Thread: [COMMITTERS] pgsql: Fix cardinality estimates for parallel joins.

[COMMITTERS] pgsql: Fix cardinality estimates for parallel joins.

From
Robert Haas
Date:
Fix cardinality estimates for parallel joins.

For a partial path, the cardinality estimate needs to reflect the
number of rows we think each worker will see, rather than the total
number of rows; otherwise, costing will go wrong.  The previous coding
got this completely wrong for parallel joins.

Unfortunately, this change may destabilize plans for users of 9.6 who
have enabled parallel query, but since 9.6 is still fairly new I'm
hoping expectations won't be too settled yet.  Also, this is really a
brown-paper-bag bug, so leaving it unfixed for the entire lifetime of
9.6 seems unwise.

Related reports (whose import I initially failed to recognize) by
Tomas Vondra and Tom Lane.

Discussion: http://postgr.es/m/CA+TgmoaDxZ5z5Kw_oCQoymNxNoVaTCXzPaODcOuao=CzK8dMZw@mail.gmail.com

Branch
------
REL9_6_STABLE

Details
-------
http://git.postgresql.org/pg/commitdiff/2d443ae1b0121e15265864d2b2143509fa70e8e4

Modified Files
--------------
src/backend/optimizer/path/costsize.c | 74 +++++++++++++++++++++++------------
1 file changed, 48 insertions(+), 26 deletions(-)

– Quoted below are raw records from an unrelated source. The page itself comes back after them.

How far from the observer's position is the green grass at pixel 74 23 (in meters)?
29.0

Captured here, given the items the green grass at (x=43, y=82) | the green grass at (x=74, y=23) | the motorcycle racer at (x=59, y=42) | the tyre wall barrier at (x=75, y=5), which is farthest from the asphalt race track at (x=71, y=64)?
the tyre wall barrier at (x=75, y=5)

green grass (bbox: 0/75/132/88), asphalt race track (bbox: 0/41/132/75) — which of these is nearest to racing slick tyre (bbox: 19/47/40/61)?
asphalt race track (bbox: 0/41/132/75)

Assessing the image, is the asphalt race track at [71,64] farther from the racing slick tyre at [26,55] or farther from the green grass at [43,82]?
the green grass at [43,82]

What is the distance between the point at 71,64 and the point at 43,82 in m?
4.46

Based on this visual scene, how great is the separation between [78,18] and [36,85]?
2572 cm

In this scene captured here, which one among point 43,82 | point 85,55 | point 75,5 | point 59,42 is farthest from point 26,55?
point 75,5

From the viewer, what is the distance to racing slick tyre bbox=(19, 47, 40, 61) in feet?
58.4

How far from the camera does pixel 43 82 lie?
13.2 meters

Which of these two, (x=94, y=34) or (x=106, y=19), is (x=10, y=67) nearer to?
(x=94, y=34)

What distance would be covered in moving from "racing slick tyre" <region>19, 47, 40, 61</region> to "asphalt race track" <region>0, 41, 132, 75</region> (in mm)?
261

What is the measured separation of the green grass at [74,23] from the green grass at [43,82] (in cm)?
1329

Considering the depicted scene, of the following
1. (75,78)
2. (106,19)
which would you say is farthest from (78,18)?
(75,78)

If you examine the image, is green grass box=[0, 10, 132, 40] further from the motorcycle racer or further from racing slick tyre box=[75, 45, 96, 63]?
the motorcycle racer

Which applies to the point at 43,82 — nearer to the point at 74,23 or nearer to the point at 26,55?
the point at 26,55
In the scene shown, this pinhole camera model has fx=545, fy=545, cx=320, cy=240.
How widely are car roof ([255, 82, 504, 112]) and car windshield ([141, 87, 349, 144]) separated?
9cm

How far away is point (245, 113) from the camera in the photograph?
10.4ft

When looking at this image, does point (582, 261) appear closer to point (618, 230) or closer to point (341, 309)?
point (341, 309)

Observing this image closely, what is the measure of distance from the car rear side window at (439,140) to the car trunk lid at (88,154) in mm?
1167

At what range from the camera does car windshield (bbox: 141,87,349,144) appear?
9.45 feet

Re: [COMMITTERS] pgsql: Fix cardinality estimates for parallel joins.

From
Amit Kapila
Date:
On Sat, Jan 14, 2017 at 12:07 AM, Robert Haas <rhaas@postgresql.org> wrote:
> Fix cardinality estimates for parallel joins.
>

+       /*
+        * In the case of a parallel plan, the row count needs to represent
+        * the number of tuples processed per worker.
+        */
+       path->rows = clamp_row_est(path->rows / parallel_divisor);
    }

    path->startup_cost = startup_cost;
@@ -2014,6 +1996,10 @@ final_cost_nestloop(PlannerInfo *root, NestPath *path,
    else
        path->path.rows = path->path.parent->rows;

+   /* For partial paths, scale row estimate. */
+   if (path->path.parallel_workers > 0)
+       path->path.rows /= get_parallel_divisor(&path->path);


Isn't it better to call clamp_row_est in join costing functions as we
are doing in cost_seqscan()?  Is there a reason to keep those
different?

--
With Regards,
Amit Kapila.
EnterpriseDB: http://www.enterprisedb.com